I wake up, glad that it not the end of the world, but the dream-remnants are still rattling about in my head, and I start to worry because what if I had to start fishing for my food and the river here is full of pike and what's that trick again that my dad taught me--I haven't cleaned a fish in nearly two years now, what if I forget... And I feel a wave of anxiety, not so much about the nonexistent cataclysm that would test my skills, but because I am terrified of forgetting what he has taught me. So I look it up on YouTube--how to filet bony fish--and begin the day looking at fish guts. It reminds me of my dad, of catching my first fish, a jackfish in Thunder Lake, and the sour-weedy smell of blood and viscera in the fish-cleaning stand, the grit on my knees in the bottom of a canoe. It's strangely calming, because of the memories, and because I instantly remember what to do as soon as the first cuts are made. And then I think a bit more about survivalism, and remember just how much my dad has taught me. 

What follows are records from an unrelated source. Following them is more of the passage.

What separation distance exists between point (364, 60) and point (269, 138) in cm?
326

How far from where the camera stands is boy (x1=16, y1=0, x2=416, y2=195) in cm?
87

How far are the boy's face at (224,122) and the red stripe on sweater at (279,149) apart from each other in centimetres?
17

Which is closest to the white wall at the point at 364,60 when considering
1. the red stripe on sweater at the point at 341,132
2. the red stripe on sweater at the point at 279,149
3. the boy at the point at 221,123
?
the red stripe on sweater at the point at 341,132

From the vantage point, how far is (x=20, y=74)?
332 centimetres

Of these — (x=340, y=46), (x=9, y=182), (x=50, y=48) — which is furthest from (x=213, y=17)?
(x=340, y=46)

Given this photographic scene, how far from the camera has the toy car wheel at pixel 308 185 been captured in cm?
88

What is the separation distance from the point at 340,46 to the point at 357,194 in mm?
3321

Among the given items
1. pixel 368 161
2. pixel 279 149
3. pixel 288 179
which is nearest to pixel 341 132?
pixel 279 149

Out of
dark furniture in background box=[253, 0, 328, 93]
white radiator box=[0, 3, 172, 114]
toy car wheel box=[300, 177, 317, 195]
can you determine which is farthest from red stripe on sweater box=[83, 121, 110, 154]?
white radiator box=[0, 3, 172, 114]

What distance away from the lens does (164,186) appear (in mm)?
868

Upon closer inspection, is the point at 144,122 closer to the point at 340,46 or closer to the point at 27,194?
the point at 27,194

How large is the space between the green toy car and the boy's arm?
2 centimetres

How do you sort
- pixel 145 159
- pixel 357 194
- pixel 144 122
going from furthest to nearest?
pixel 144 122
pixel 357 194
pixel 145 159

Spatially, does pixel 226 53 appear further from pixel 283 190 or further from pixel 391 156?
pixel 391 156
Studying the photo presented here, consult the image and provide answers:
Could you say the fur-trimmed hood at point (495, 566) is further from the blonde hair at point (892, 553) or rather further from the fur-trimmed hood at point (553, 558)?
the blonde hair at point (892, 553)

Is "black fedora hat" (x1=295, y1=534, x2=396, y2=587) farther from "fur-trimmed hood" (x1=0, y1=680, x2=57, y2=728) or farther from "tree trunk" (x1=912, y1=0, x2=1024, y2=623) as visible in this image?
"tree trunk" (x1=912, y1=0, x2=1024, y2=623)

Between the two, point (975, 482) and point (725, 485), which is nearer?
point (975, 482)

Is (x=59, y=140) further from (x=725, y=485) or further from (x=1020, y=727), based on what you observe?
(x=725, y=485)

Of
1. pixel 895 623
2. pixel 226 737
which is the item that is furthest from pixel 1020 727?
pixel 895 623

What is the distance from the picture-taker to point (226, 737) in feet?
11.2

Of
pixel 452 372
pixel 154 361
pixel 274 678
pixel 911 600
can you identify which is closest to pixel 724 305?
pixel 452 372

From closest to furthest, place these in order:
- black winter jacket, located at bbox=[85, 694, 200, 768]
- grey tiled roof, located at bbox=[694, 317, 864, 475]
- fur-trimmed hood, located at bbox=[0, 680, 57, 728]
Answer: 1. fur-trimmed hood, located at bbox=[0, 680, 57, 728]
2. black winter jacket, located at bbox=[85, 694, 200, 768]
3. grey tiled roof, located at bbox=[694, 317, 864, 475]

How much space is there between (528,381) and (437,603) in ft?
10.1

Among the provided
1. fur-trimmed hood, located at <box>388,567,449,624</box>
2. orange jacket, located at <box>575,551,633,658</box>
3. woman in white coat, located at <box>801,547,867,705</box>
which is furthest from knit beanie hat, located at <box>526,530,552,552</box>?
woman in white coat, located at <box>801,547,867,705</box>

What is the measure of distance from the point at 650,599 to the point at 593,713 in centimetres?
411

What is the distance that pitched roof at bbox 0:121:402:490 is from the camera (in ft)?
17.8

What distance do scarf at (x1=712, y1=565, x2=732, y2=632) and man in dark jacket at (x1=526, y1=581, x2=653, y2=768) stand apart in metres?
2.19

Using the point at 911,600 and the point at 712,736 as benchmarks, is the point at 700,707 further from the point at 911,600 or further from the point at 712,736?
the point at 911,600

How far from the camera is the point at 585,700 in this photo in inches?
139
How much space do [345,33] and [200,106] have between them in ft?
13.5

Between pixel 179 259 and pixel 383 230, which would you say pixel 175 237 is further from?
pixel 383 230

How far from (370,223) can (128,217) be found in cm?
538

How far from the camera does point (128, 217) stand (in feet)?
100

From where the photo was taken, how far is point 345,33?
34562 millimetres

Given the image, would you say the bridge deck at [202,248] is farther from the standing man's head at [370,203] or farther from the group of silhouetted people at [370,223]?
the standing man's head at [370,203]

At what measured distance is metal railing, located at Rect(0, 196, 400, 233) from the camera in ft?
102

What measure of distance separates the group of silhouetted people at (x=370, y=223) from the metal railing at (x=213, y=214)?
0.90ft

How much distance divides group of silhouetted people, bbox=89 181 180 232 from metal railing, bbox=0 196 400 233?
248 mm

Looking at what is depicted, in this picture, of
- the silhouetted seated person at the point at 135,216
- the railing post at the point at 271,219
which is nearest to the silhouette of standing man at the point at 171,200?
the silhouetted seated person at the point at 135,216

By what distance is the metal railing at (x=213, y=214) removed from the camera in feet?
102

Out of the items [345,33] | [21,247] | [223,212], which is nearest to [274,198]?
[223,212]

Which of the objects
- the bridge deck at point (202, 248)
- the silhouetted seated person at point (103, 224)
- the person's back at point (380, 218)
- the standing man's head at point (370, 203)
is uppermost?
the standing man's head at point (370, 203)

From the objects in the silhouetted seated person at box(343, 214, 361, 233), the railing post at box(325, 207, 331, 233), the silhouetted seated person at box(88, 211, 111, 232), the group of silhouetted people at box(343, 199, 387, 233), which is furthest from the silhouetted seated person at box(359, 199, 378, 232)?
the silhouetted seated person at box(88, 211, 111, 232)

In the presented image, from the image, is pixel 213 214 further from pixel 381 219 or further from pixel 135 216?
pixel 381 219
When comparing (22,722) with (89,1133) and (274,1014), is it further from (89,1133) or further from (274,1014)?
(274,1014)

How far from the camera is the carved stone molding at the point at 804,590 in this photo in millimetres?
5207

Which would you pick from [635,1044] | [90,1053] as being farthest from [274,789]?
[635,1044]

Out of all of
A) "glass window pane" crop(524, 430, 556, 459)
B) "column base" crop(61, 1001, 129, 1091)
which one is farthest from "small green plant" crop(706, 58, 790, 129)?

This knowledge--of how to survive in the bush--is deeply important to me, and so incredibly valuable. Not necessarily because I'm waiting for a societal collapse, but because I strongly believe that the skills he has passed on to me are something that everyone should have. My dad, who grew up basically outside, supported that too, developing the first outdoor education program in the city when he first taught junior high in the early 1970s. He taught those kids what he later passed on to his own children. He took kids winter camping, taught them to ice fish and build a kwinzhee, introduced them to wilderness first aid, built canoes in the summer and showed them how to use a compass, read topographical maps, identify edible plants and learn their uses. They made fires with flint and even a bow-drill. Those kids could probably make it a few days at least, if they had to.

And I start wondering how many of those children he taught had children, and if they ever passed along any of the knowledge he imparted to them. I think of the kids now at the school where he taught, where they still have something like outdoor education but it's all focused on the sporty-ness of outdoor activities, and very little on learning how to live in the bush. Those kids there, at the school where my mother still teaches, could they name ten plants that grow around them? Would they know what to do with them?

(Or, says the curmudgeonly old woman in me, are they glued to their stupid phones and don't realize that if civilization collapses, so does wi-fi? And that you can't just look something up on wikipedia or youtube if you're stranded on a mountain somewhere? And even barring disaster, how do people live in a place and not know, or desire to be aware, of what else is living and growing around them?) 

It hurts my heart, I admit, that this knowledge is no longer esteemed. I strongly believe that alongside all the digital technology skills we should be taking kids outside in school and teaching them to plant a garden and build a fire and catch a fish and dig medicinal roots-- both for a deeper appreciation of the land but also for their own well-being. I am incredibly lucky that I had my father teach me so much over the course of my entire life, and instill in me an early value system that focuses on these types of skills.  Even my sister, who does not like to camp anymore at all, can still identify a yarrow plant, and could (if in dire need) chew it up to activate the clotting agents, and heal a cut. 

Despite my overactive dreaming-mind, I'm not anticipating an apocalypse, or planning for one. But I can't say that I don't feel a certain peace knowing that I could take care of myself, and others, in the forest if I had to, and a deep gratitude and closeness to my dad for teaching me all he knew about the land. And right now I really feel I need to pass that on,  all of the things he taught, because that ensures his continuing survival, too.